What is being asked
Render the lines of the material from the line with "Would pixel 99" to the line with "43.2 inches" as a JSON list of strings, one string per line, skipping blank lines.

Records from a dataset
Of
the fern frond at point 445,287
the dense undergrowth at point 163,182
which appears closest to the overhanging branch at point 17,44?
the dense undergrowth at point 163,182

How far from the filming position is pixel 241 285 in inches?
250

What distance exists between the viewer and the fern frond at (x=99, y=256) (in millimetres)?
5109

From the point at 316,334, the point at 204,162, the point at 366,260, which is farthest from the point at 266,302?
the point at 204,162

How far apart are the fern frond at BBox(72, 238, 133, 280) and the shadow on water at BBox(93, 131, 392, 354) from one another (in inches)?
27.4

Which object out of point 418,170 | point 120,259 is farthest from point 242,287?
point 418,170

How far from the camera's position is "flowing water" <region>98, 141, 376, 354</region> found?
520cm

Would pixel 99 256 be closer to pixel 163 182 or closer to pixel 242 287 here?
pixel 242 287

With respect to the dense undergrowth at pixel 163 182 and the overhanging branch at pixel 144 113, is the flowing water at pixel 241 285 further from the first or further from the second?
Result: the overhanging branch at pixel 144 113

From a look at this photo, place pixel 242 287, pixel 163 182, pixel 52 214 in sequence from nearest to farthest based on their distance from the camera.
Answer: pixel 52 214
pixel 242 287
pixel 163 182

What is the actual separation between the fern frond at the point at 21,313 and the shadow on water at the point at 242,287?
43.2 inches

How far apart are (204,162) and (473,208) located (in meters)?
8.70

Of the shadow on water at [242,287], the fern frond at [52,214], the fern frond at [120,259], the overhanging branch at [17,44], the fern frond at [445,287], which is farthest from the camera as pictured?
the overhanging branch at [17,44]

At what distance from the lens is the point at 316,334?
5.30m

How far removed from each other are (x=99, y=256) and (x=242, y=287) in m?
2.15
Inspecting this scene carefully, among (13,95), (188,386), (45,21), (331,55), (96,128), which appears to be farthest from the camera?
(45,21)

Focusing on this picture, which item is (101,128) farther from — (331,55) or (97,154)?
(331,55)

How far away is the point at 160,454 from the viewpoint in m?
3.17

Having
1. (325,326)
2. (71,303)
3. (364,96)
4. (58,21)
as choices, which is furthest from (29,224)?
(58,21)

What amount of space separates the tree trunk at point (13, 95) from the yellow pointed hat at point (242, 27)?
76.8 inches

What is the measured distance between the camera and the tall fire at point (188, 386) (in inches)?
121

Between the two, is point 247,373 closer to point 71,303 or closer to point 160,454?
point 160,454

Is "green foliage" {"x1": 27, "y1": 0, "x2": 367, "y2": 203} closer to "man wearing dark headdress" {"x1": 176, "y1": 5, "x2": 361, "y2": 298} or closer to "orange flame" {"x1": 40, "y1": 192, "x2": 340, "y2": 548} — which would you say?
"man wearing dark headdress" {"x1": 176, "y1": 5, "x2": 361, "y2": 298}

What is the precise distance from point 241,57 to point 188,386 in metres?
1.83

Solution
[
  "Would pixel 99 256 be closer to pixel 163 182 or closer to pixel 242 287 here?",
  "pixel 242 287",
  "With respect to the dense undergrowth at pixel 163 182 and the overhanging branch at pixel 144 113, is the flowing water at pixel 241 285 further from the first or further from the second?",
  "Result: the overhanging branch at pixel 144 113",
  "From a look at this photo, place pixel 242 287, pixel 163 182, pixel 52 214 in sequence from nearest to farthest based on their distance from the camera.",
  "Answer: pixel 52 214",
  "pixel 242 287",
  "pixel 163 182",
  "What is the actual separation between the fern frond at the point at 21,313 and the shadow on water at the point at 242,287?",
  "43.2 inches"
]